# Natural Language Processing (NLP), Named Entity Recognition (NER), Ontology and Maps

## Natural Language Processing (NLP)

* NLP means trying to understand the syntax of language.

* We will look at the basics: morphology and syntax tools.

* There is no specification for NLP libraries across human languages or computer languages.

* We are in a transition from rule-based to statistical (machine learning) approaches.

## Basic NLP terminology

* Tokenization: chopping language up into its elements: sentences, words, punctuation, etc. 

* Can be complex: e.g. contractions, compound splitting, suffixes, agglutinative languages, languages without spaces.

* Stemming: rules for chopping the ends off words.  This works OK for information retrieval in languages with a simple morphology (e.g. English), when you do not care about syntax.

* Lemmatization: properly reducing a word to its dictionary form using a grammar and dictionary.  Still leaves ambiguities.

* POS tagging: Adding part-of-speech info along with the lemma.

* Tree-banking: Tagging the syntactic structure of whole sentences.

## Rule-based and early statistical NLP

* Rule-based systems are fast, straightforward and are good enough for some tasks.

* Statistical systems are heavily dependent on the quality and quantity of the training data: is it representative?

* Early statistical models were based upon n-grams and hidden Markov models.

* Not great for languages with freer word-order.

* Traditional solution: NLTK in Python, but it has lots of problems.

## Current Deep Learning approaches

* Rule-based systems are essentially context-free; early statistical approaches had a reductive view of context.

* New DL models with a vast number of parameters can be trained on whole sentences at once.

* Requires an even larger amount of quality data.

* Can give very good accuracy for well-resourced languages, though there are a significant number of syntactic ambiguities it cannot resolve (e.g. Winograd schemas).

* Competing NLP libraries like Spacy, Flair and Stanza are springing up all the time.

## Named Entity Recognition

* Mapping the world of the text onto the real world.

* Extracting references to real-world objects from texts.

* Capital letters can help a bit, but lots of room for ambiguity.

* Really the computer needs to have an understanding of parts of speech to be able to identify noun phrases.  

* Hence NER is usually incorporated into Natural Language Processing (NLP) libraries. 

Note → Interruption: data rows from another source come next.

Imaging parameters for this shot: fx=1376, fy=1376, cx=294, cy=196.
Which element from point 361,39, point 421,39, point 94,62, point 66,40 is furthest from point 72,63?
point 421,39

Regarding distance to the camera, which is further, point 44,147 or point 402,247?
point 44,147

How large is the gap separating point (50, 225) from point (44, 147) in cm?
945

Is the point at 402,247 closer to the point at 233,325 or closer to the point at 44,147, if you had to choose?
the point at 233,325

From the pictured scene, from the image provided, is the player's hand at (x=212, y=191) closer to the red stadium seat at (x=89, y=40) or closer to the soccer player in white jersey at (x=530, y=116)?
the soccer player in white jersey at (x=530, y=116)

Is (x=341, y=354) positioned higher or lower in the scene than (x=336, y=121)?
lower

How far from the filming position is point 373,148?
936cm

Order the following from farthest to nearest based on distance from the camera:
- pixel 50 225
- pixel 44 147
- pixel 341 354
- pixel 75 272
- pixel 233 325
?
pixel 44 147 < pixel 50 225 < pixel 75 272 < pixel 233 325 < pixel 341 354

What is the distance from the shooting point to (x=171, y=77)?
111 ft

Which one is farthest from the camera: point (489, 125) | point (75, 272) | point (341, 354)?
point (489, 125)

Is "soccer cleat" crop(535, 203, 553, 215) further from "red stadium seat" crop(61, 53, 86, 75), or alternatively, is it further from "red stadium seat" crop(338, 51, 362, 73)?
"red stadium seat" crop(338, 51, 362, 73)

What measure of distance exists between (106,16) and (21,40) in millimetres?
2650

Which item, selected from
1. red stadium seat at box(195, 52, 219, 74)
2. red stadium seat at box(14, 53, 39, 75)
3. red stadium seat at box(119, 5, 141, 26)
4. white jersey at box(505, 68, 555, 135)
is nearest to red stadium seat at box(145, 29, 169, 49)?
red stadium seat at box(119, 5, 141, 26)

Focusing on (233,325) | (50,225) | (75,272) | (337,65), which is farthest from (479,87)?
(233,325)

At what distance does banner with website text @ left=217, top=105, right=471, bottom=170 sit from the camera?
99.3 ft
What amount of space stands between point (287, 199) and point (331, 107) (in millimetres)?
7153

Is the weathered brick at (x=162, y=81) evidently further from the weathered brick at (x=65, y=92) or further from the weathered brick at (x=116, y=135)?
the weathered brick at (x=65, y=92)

* Once you have done NER, you can generate maps and graphs displaying networks of connectivity from your texts.  

## Digital Ontology

* Not the study of being.

* Once you have found the proper names in your text, what do you do with them?

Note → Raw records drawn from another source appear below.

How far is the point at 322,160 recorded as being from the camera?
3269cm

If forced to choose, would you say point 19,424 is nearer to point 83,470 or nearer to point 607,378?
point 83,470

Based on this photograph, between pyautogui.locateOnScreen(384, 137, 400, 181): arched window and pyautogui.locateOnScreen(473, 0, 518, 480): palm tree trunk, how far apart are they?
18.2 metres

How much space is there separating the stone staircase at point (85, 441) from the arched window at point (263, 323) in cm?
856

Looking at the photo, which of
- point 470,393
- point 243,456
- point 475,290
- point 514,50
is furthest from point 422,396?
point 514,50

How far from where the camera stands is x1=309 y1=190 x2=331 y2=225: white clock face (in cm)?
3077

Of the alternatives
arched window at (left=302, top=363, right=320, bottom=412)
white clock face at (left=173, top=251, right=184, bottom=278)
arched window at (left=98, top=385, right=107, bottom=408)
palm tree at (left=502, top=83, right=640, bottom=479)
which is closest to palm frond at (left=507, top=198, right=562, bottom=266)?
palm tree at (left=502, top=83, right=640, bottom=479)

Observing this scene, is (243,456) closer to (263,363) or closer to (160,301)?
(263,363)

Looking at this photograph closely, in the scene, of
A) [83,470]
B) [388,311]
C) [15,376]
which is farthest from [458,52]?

* How can you connect them with the same objects as referenced in other texts?

* How to point unambiguously at objects in the real world, and describe relationships between them.

* For our texts to be interoperable, they need to use the same systems of referring to the external world. 

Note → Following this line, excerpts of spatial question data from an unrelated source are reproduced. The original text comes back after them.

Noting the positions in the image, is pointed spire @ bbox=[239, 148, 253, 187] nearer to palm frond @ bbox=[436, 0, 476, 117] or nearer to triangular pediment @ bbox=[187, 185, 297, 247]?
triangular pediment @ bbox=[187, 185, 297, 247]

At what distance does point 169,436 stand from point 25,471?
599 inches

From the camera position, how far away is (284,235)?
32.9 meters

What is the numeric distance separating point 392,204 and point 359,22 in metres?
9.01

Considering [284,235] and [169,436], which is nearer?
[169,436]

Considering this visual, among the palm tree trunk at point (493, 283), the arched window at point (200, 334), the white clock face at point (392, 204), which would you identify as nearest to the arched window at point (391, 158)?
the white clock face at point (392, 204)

* A model in which Prince Hal, King Henry V and Henry of Monmouth point to the same person.

## Semantic Web

* A grand vision of Tim Berners-Lee, to do for data what the web did for texts.

* “A computational artefact which provides a formal model of a domain of interest consisting of classes of objects, their attributes and the relations between them.”

* A vast collection of subject-predicate-object statements: [example](https://en.wikipedia.org/wiki/Semantic_Web#Example).

* These statements can be expressed in various dialects of RDF (Resource Description Framework).

* The subjects and the objects are what are most interesting right now, from a DH perspective.  These are invariably URLs.

* Provides a way to mark-up texts unambiguously and to leverage the power of cross-referencing.

## Linked Open Data

* “All conceptual things should have a name starting with HTTP” (Tim Berners-Lee).

* Covers all of the objects of humanistic study: places, people, texts, artifacts, etc.

* Sometimes useful to operate at high resolution: Pompeii, or a particular wall of a room of a house in a block.  The whole bible or a particular verse.

* The humanities often have quite well developed systems of reference.  The problem is digitizing them in a way that is stable and widely agreed.

* Scholars do not always recognize the importance of being as careful about digital references as we always have been about traditional references.

## Maps

* Maps are an important aspect of data visualization in the Humanities. Most historical data has a geographical aspect, and it can be interesting to extract and plot place names from other kinds of texts via Named Entity Recognition.

* There are a number of separate tasks in creating geospatial visualizations.

## Geocoding

* This is the task of taking place-names, addresses and so forth and turning them into coordinates in latitude and longitude.

* There are number of services that provide this functionality, free and paid.  The `geopy` library provides a unified interface to them: Google Maps, Bing Maps, etc.  

* We will be using a free geocoding service called `nominatim` from OpenStreetMap, which does not require an API key for moderate use.

## Using Online Maps

* The easiest way to work with maps is to do so via an online mapping service, such as Google Maps.

* An alternative, OpenStreetMaps, is a free, open-access editable map of the world. 

* There is a very nice JavaScript interface to it called [leaflet.js](https://leafletjs.com/), which in turn has a nice Python wrapper library called `folium`.

* One of the convenient aspects of these online maps is that they tend to use latitude and longitude natively, so you can plot geocoded points directly.

## Working with Geometry

* Most normal maps do not use latitude and longitude as their primary system of reference.  Those are spherical coordinates in 3D space, whereas most maps use flat 2D projections, all of which have different characteristics.  So you often have to convert points from one Coordinate Reference System (CRS) to another.

* The `geopandas` library can read and translate most kinds of CRS data (and re-project it in another system if necessary).  It has many other geometric methods, such as measuring area.  It can also draw maps using `matplotlib`.

## Other Libraries

* There are lots of other Python libraries for mapping, such as `plotly`, `cartopy` (developed by the UK Met service), etc.  Most of these plot locations on a generic map.

* To create your own maps and to manage detailed geographical data, you want to use specialized GIS (Geographical information systems) software applications.  See [QGIS](https://qgis.org/en/site/) for an open-source option.